If a complaint fails to state a plausible claim, "[a] district court should grant leave to amend even if no request to amend the pleading was made, unless it determines that the pleading could not possibly be cured by the allegation of other facts." Lopez v. Smith, 203 F.3d 1122, 1130 (9th Cir. 2000) (en banc) (quoting Doe v. United States, 58 F.3d 484, 497 (9th Cir. 1995)); see also Gardner v. Marino, 563 F.3d 981, 990 (9th Cir. 2009) (finding no abuse of discretion in denying leave to amend when amendment would be futile). Although a court should freely give leave to amend when justice so requires under Federal Rule of Civil Procedure 15(a)(2), "the court's discretion to deny such leave is 'particularly broad' where the plaintiff has previously amended its complaint[.]" Ecological Rights Found. v. Pac. Gas & Elec. Co., 713 F.3d 502, 520 (9th Cir. 2013) (quoting Miller v. Yokohama Tire Corp., 358 F.3d 616, 622 (9th Cir. 2004).

III. ANALYSIS

Defendant argues Plaintiff fails to allege facts sufficient to support any of her claims. (ECF No. 6 at 7.) The Court will discuss each of Plaintiff's claims in turn.
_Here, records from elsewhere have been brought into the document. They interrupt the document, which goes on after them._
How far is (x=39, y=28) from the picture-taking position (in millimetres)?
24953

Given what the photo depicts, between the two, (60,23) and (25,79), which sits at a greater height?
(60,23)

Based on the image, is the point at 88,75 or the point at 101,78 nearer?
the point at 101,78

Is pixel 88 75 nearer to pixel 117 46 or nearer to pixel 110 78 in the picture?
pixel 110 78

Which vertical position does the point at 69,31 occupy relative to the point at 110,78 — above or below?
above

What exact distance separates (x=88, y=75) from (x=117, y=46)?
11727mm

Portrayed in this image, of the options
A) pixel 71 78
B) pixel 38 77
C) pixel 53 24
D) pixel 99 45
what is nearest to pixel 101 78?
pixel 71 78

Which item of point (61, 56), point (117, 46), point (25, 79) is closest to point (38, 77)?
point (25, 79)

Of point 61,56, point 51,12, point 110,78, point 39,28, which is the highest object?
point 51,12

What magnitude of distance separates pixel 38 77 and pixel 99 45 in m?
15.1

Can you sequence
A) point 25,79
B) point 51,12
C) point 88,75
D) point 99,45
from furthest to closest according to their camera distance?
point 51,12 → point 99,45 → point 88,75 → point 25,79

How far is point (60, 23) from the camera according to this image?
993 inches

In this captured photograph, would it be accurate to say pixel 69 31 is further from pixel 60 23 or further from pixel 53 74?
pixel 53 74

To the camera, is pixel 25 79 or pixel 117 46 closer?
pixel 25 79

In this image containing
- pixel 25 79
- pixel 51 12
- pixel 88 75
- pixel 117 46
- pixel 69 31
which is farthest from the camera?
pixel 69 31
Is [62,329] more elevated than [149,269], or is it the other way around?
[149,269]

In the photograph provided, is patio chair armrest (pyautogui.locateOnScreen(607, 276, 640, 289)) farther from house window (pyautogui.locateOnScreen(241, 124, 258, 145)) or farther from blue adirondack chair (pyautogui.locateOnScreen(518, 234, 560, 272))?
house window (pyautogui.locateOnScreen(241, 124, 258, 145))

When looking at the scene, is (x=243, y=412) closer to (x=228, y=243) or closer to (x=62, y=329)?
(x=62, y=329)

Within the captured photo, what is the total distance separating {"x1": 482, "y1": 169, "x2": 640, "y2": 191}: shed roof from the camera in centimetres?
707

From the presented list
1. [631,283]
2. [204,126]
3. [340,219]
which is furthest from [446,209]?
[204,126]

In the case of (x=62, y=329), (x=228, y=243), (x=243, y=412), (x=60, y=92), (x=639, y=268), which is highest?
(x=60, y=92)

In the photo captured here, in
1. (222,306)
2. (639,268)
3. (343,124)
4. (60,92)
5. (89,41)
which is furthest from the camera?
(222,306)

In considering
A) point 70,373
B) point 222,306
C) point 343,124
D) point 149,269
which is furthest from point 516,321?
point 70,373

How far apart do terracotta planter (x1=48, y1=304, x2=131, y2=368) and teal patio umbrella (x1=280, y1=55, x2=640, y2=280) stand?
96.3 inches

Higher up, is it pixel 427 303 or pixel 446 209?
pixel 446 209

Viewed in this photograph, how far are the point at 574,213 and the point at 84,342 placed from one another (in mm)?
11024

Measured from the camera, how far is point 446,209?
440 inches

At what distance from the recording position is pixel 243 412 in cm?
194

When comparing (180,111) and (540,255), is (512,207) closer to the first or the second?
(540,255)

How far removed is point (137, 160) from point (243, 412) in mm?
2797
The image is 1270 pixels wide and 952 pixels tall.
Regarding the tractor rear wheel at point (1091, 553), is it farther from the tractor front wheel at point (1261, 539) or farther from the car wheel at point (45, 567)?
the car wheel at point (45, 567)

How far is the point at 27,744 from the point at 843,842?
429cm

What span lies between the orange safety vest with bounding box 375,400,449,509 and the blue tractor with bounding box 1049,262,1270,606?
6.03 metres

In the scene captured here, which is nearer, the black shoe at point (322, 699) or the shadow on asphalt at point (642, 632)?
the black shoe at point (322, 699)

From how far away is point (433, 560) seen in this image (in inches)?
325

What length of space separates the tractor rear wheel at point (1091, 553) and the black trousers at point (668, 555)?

A. Race and Color Discrimination in Violation of 42 U.S.C. § 2000e-2

Plaintiff alleges Defendant discriminated against her by refusing to rehire Plaintiff due to her race. (ECF No. 1 ¶ 38.) Defendant moves to dismiss, arguing Plaintiff's pleadings are conclusory and "boilerplate." (ECF No. 6 at 9.) Plaintiff states generally all her claims are sufficiently pleaded and the facts alleged "are sufficient to support all of the causes of action." (ECF No. 11 at 4-6.)

Title VII forbids an employer from discriminating based on an "individual's race, color, religion, sex, or national origin." 42 U.S.C. § 2000e-2(a). A plaintiff in a disparate treatment case must show by either direct or circumstantial evidence that "the motive to discriminate was one of the employer's motives." Univ. of Tex. Sw. Med. Ctr. v. Nassar, 133 S. Ct. 2517, 2523 (2013); McGinest v. GTE Serv. Corp., 360 F.3d 1103, 1122 (9th Cir. 2004). A plaintiff may establish a case for disparate treatment by showing she: (1) was a member of a protected class; (2) was qualified for the position and performing the jobs satisfactorily; (3) experienced an adverse employment action; and (4) that "similarly situated individuals outside [the] protected class were treated more favorably, or other circumstances surrounding the adverse employment action give rise to an inference of discrimination." Hawn v. Exec. Jet Mgmt., Inc., 615 F.3d 1151, 1156 (9th Cir. 2010) (quoting Peterson v. Hewlett-Packard Co., 358 F.3d 599, 603 (9th Cir. 2004)).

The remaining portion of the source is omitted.